In a state where the rule of law exists, it is up to the judiciary to decide on the need for a trial, not the government, she argued.
Böhmermann ‘laughed at Merkel with Erdogan'
Now Böhmermann has broken his silence, speaking to Die Zeit, a weekly newspaper which is published on Wednesdays.
“The Chancellor can’t waver when it comes to freedom of expression,” the comedian said. “But instead she filleted me and and served me to a neurotic despot for tea.”
“She made a German Ai Weiwei out of me,” he added, referencing the Chinese dissident artist who has spent years battling the Beijing authorities.
“The thing that amuses me most is that the leader of the country of poets and thinkers didn’t reflect for one moment on the joke or its context before she rushed to judgement.”
Böhmermann even claimed to have been corresponding with Erdogan about the Chancellor’s failures.
“We follow each other on Twitter and by direct messaging we laughed about the Chancellor.”
Explaining why he wrote the poem, Böhmermann said: “It had nothing to do with insulting him.”
“Insulting President Erdogan is too stupid for me. I think people should have noticed that in this completely ludicrous poem.”
The comedian also reminded people to understand the poem within the context he had written it in, after he had been accused for racism for saying among other things that Erdogan’s breath smelled like döner kebab.
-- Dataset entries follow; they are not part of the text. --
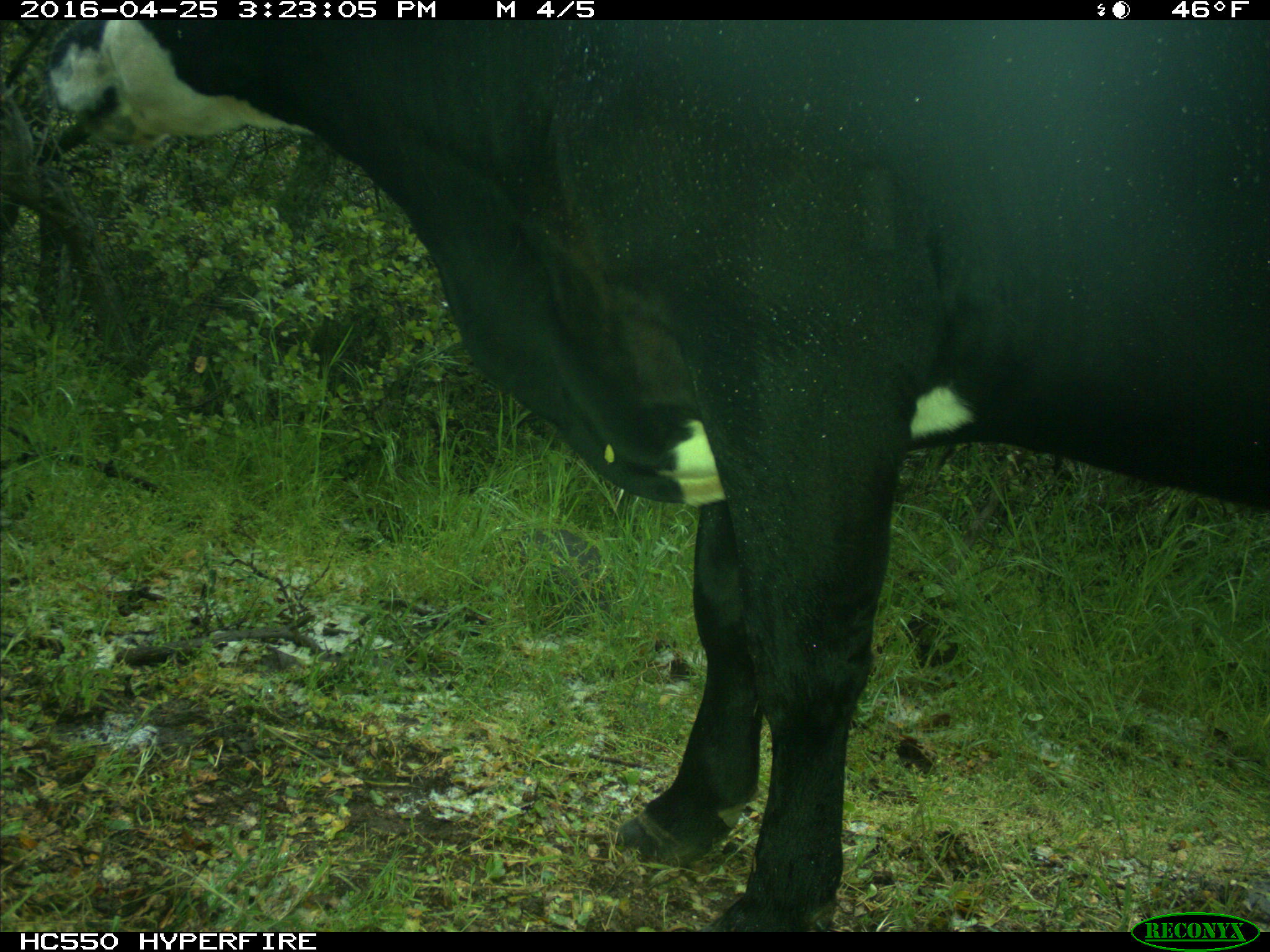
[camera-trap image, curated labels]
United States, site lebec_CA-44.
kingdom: Animalia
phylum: Chordata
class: Mammalia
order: Artiodactyla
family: Bovidae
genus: Bos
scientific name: Bos taurus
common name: domestic cow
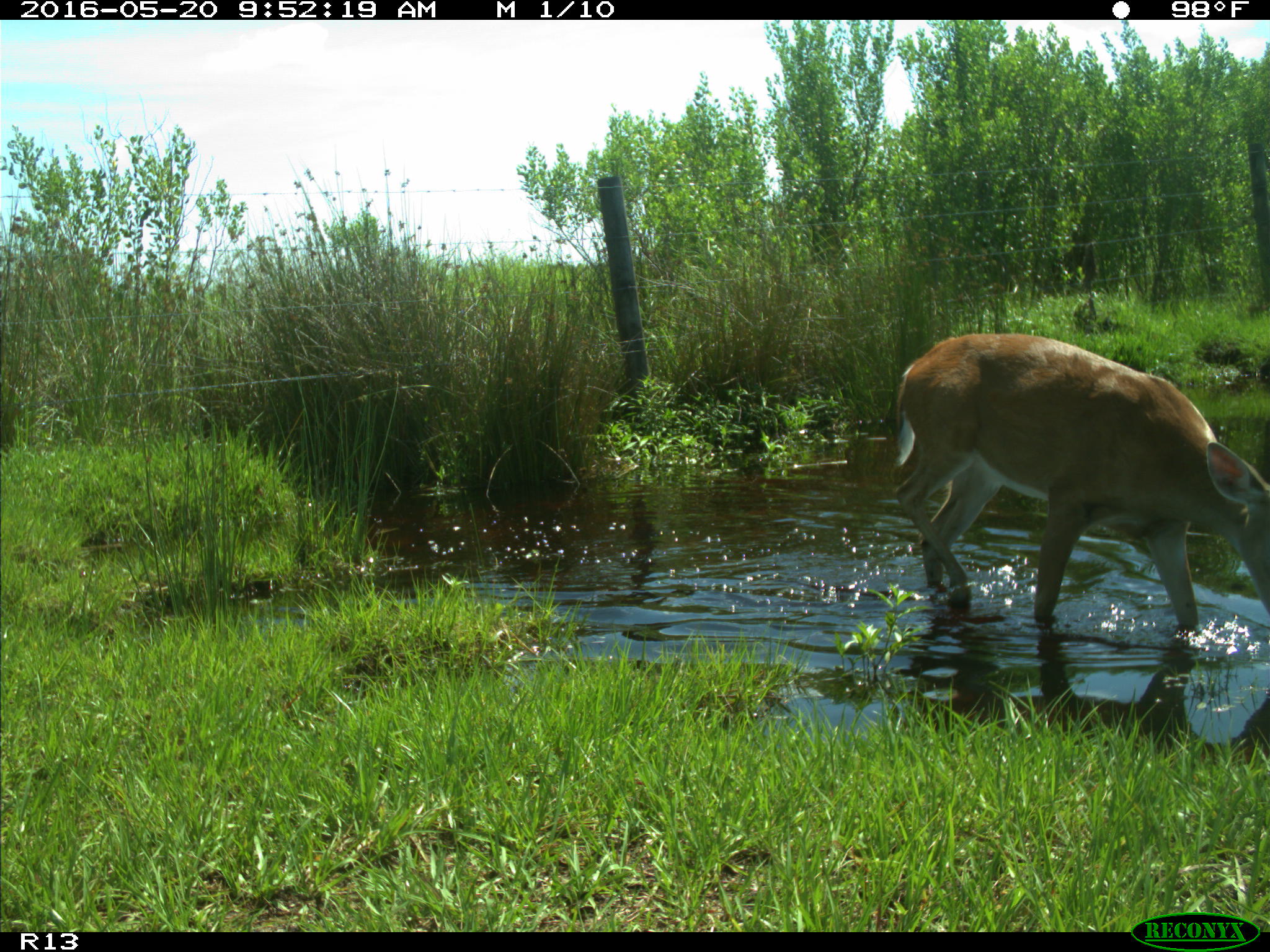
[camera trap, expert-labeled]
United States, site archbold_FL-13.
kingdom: Animalia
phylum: Chordata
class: Mammalia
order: Artiodactyla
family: Cervidae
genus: Odocoileus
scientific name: Odocoileus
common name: deer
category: unidentified deer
Unidentified deer (deer) (Odocoileus).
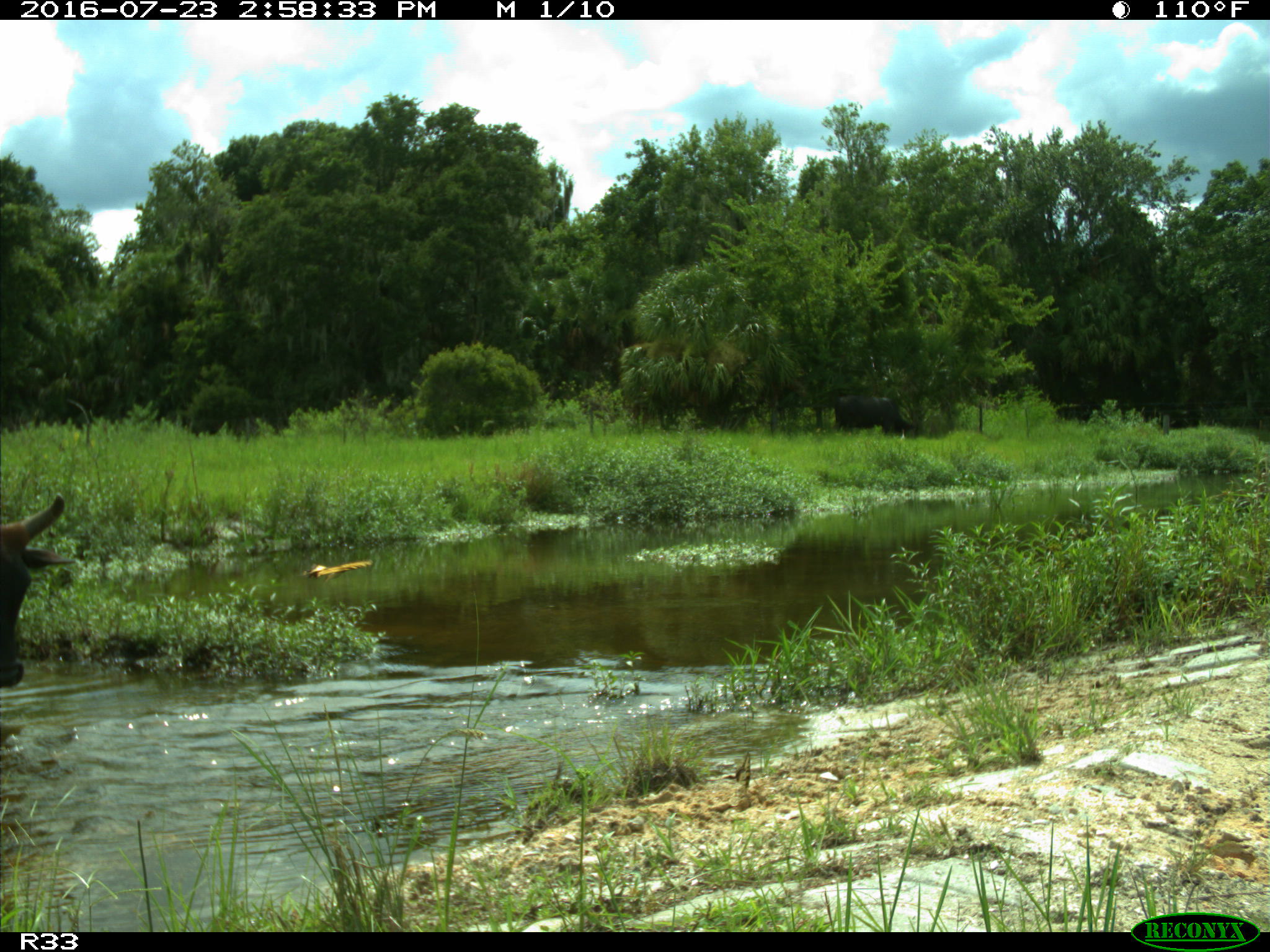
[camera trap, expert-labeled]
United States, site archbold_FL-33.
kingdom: Animalia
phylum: Chordata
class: Mammalia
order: Artiodactyla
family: Bovidae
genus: Bos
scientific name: Bos taurus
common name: domestic cow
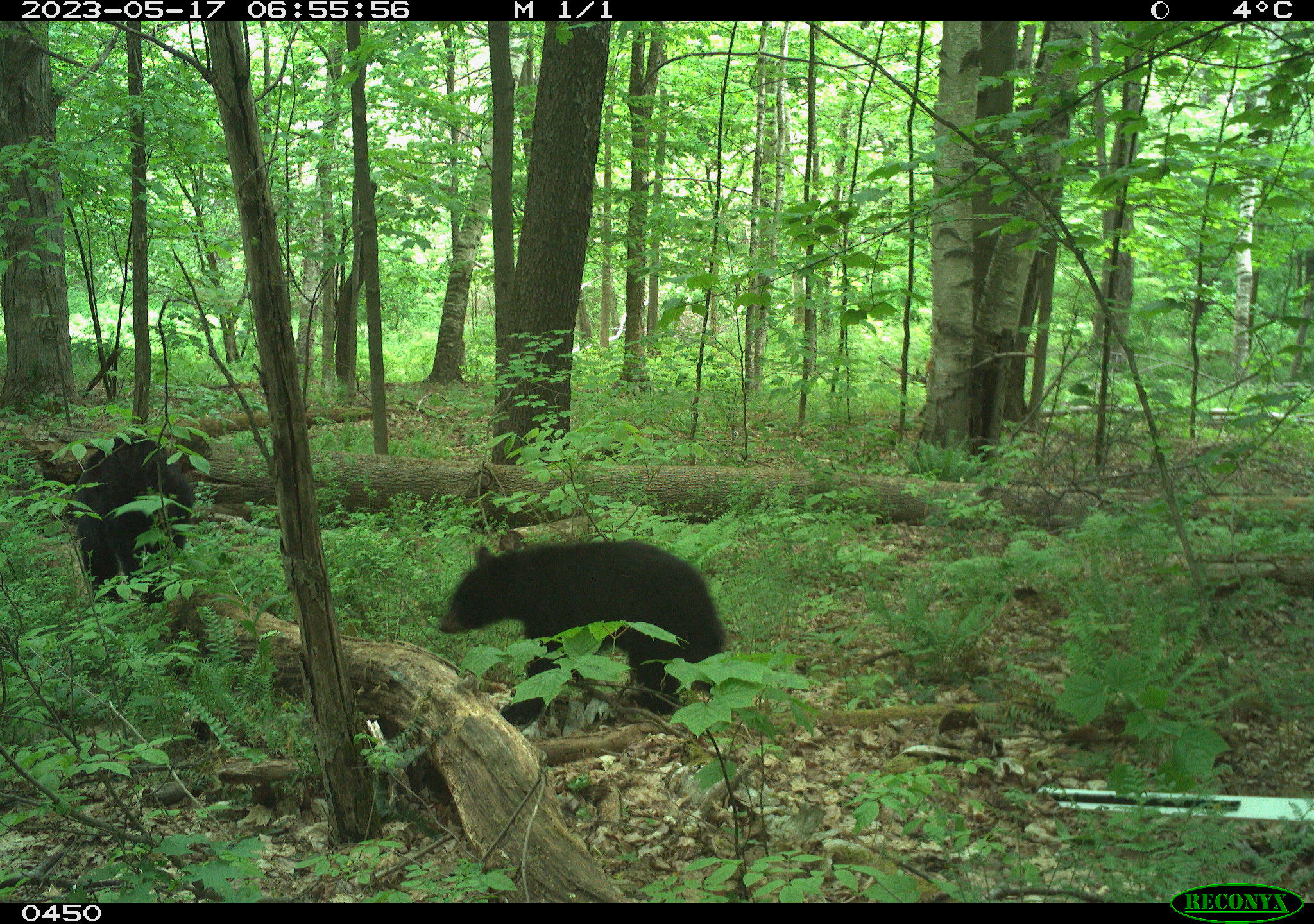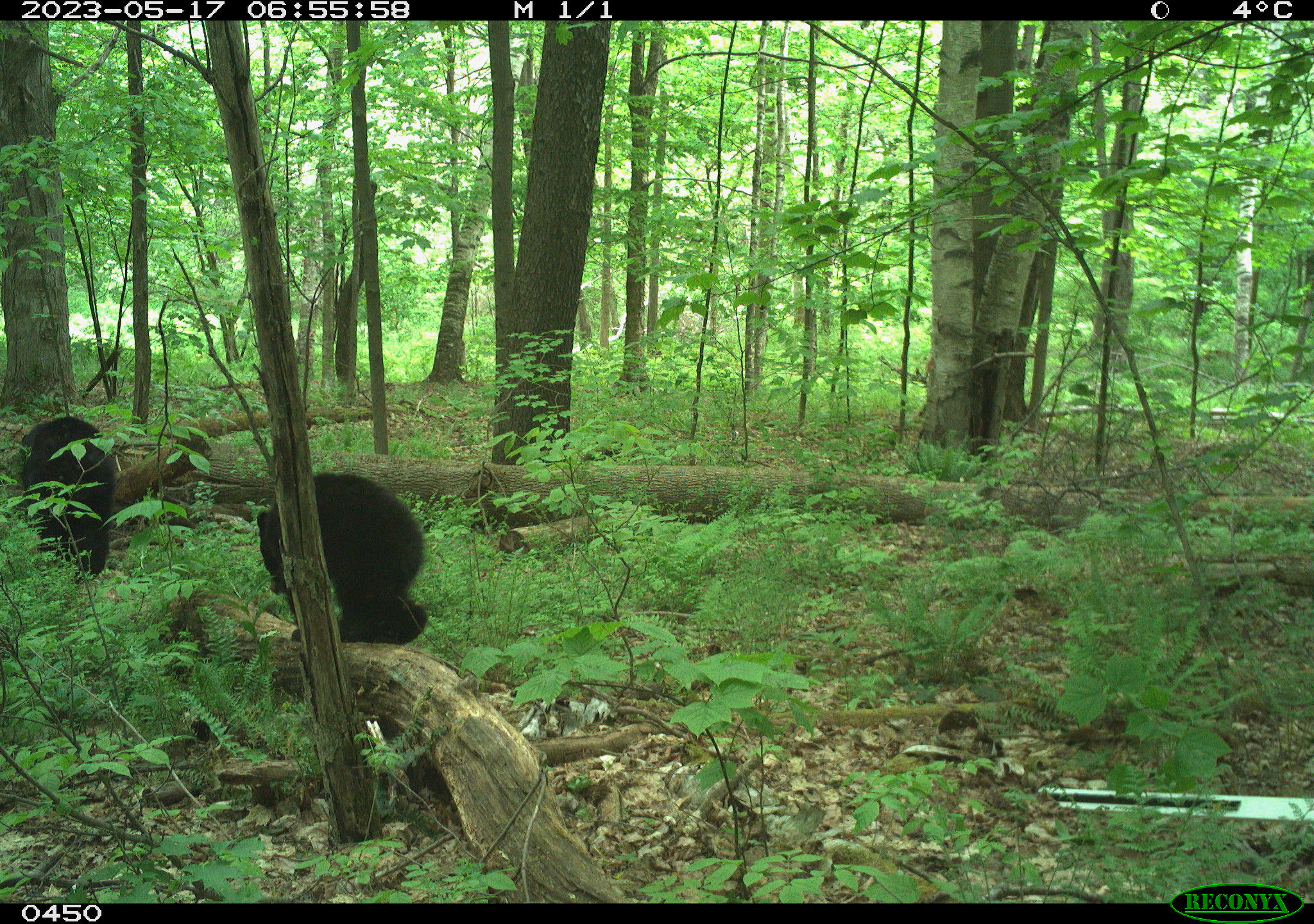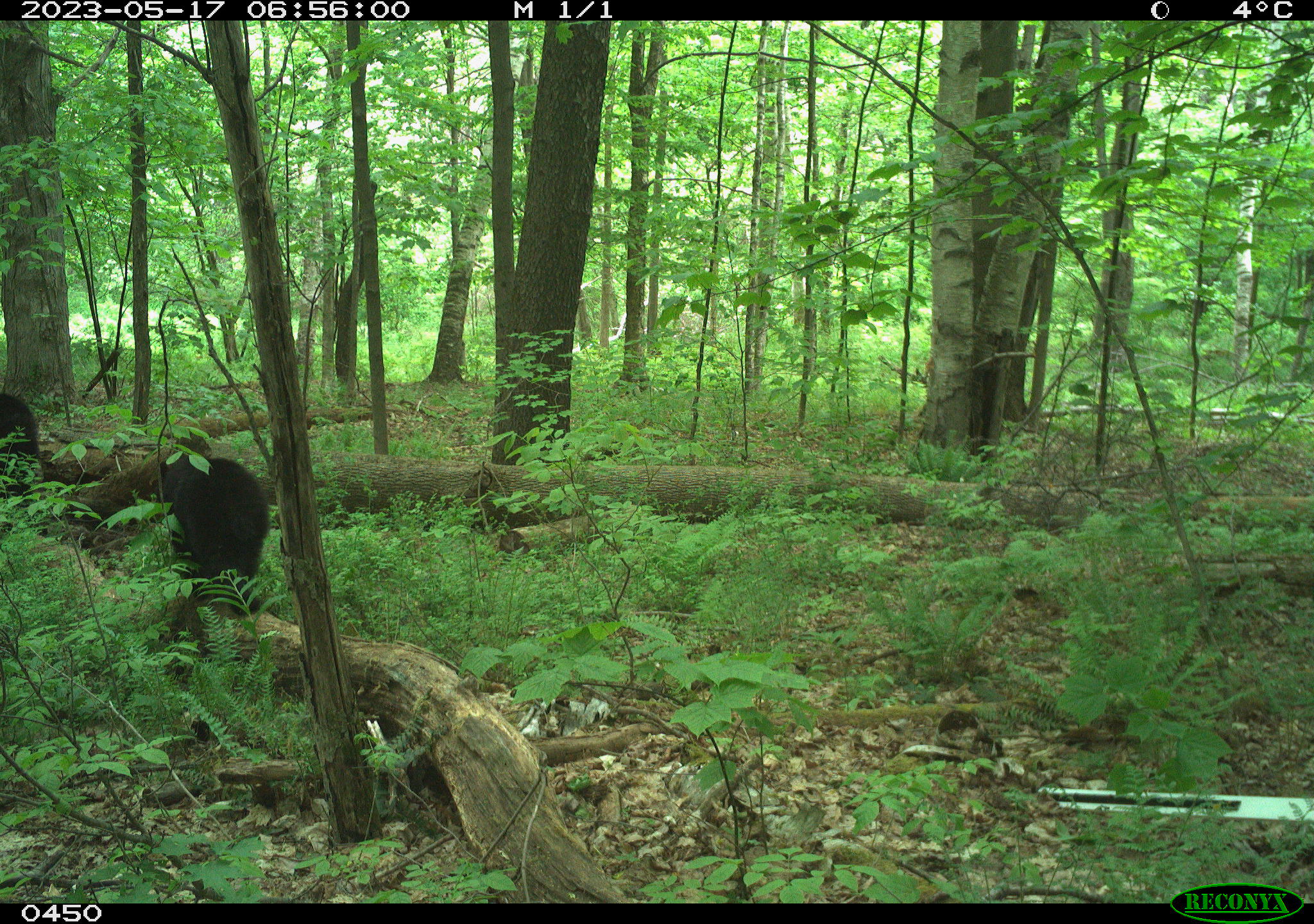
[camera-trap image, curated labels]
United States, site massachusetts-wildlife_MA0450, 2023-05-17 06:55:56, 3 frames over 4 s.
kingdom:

“Anyone who takes the poem out of context… doesn’t have it all together,” he said.
“The most painful thing for me to think is that due to this poem I could be considered a racist or someone who hates Turkish people.
“I made a provocative and complex joke – nothing more. And now there’s an inquiry in the name of the people – over a joke. I can’t wait to see who has the last laugh.”